I giocatori coinvolti appartengono alle 20 nazionali che andranno alla RWC nipponica del prossimo settembre con l’aggiunta di Germania, Kenya, Hong Kong e Romania. Il 55% degli intervistati (nei mesi di ottobre e novembre) ha tra i 24 e i 29 anni, il 21% tra i 18 e i 23, il 24% dai 30 anni in su.
Queste le note metodologiche, ma i contenuti? Si parla di infortuni, di quantità di partite giocate, di preoccupazione per il trattamento (e il futuro) economico, di pressioni per giocare o meno in nazionale, di carichi di lavoro negli allenamenti. OnRugby, a quanto mi risulta l’unico media ovale italiano ad averne finora parlato, rileva come “molti risultati mettono in luce alcune rilevanti differenze tra i giocatori delle nazionali Tier 1, Tier 2 (Canada, USA, Fiji, Tonga, Samoa, Giappone, Georgia, Romania e Russia) e le Emerging Nations (ovvero Germany, Hong Kong, Kenya, Namibia e Uruguay)”.
Un paio le parti – a mio modestissimo parere – più interessanti. La prima quella che riguarda il contatto, nella quale i giocatori si dicono propensi a una limitazione di placcaggi e scontri nelle sessioni di allenamento, siano esse con nei club di appartenenza o delle nazionali. Una risposta di un atleta intervistato non lascia spazio a dubbi: “Contact at training whether in club or international set up needs to be limited. There is enough contact week to week in games so I don’t see why there is any in training. Players need to be protected from under pressure coaching staff”. Non credo serva traduzione.
La seconda è quella della sezione “Availability”. OnRugby lo ha scritto in maniera semplicissima e molto chiara, ecco lo stralcio:
“Il 23% dei giocatori ha ammesso di aver subito pressioni dal club per non giocare per la propria nazione. Il 40% di questi ha poi effettivamente deciso di non aggregarsi alla nazionale, accettando le richieste della propria società.
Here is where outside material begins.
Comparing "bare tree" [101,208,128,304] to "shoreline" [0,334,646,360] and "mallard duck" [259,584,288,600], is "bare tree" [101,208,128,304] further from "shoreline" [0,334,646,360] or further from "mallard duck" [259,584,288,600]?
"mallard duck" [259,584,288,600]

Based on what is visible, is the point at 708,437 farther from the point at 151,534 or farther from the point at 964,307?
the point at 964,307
Un altro dato significativo è la differenza di opinione in merito tra i giocatori Tier 1 e Tier 2: nella prima categoria, solo il 7% degli atleti considera tutto questo come un reale problema, mentre nella seconda categoria il 37% lo reputa un tema importante”.
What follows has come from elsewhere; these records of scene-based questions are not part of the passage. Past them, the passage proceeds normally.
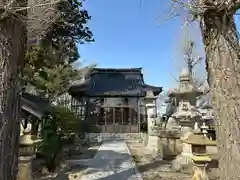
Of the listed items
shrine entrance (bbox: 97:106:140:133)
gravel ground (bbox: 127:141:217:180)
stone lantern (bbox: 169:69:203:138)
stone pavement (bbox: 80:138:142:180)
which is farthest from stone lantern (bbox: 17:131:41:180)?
shrine entrance (bbox: 97:106:140:133)

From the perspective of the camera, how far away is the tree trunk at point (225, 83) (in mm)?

In un clima di professionismo sempre più spinto, con le società dei due più importanti e ambiti campionati di tutta Ovalia (Inghilterra e Francia) che aumentano sempre più il loro investimento economico va da sé che ci troviamo di fronte al tema più importante del futuro di questo sport assieme a quello della salute degli atleti.
Altri dati sparsi: il 45% dei giocatori ha ammesso di aver subito pressioni dagli staff tecnici dei propri club per allenarsi o giocare anche a fronte di non perfette condizioni fisiche, una percentuale che non vede differenze tra nazionali di Tier 1 e 2 ma che cresce di parecchio per le Emerging Nations.
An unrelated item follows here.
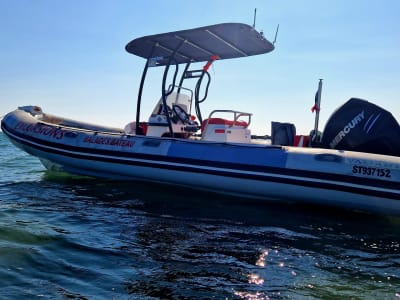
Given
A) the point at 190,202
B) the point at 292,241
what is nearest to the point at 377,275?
the point at 292,241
Secondo i giocatori bisognerebbe giocare non più di 25 match a stagione ma ben il 65% degli intervistati scende in campo fino a 30 e anche più gare, per il 54% degli atleti coinvolti non dovrebbero essere giocati test-match al di fuori delle finestre internazionali previste da World Rugby.
Infine: la prima preoccupazione dei giocatori riguarda il rischio di infortuni (21%), seguito (al 18%) dagli aspetti economici. Due argomenti che – a ben vedere – sono strettamente legati tra loro. Curiosità: al terzo posto (16%) a mettere stress agli atleti sono la video analisi e lo studio delle tattiche. Aspetto noioso o semplicemente difficile?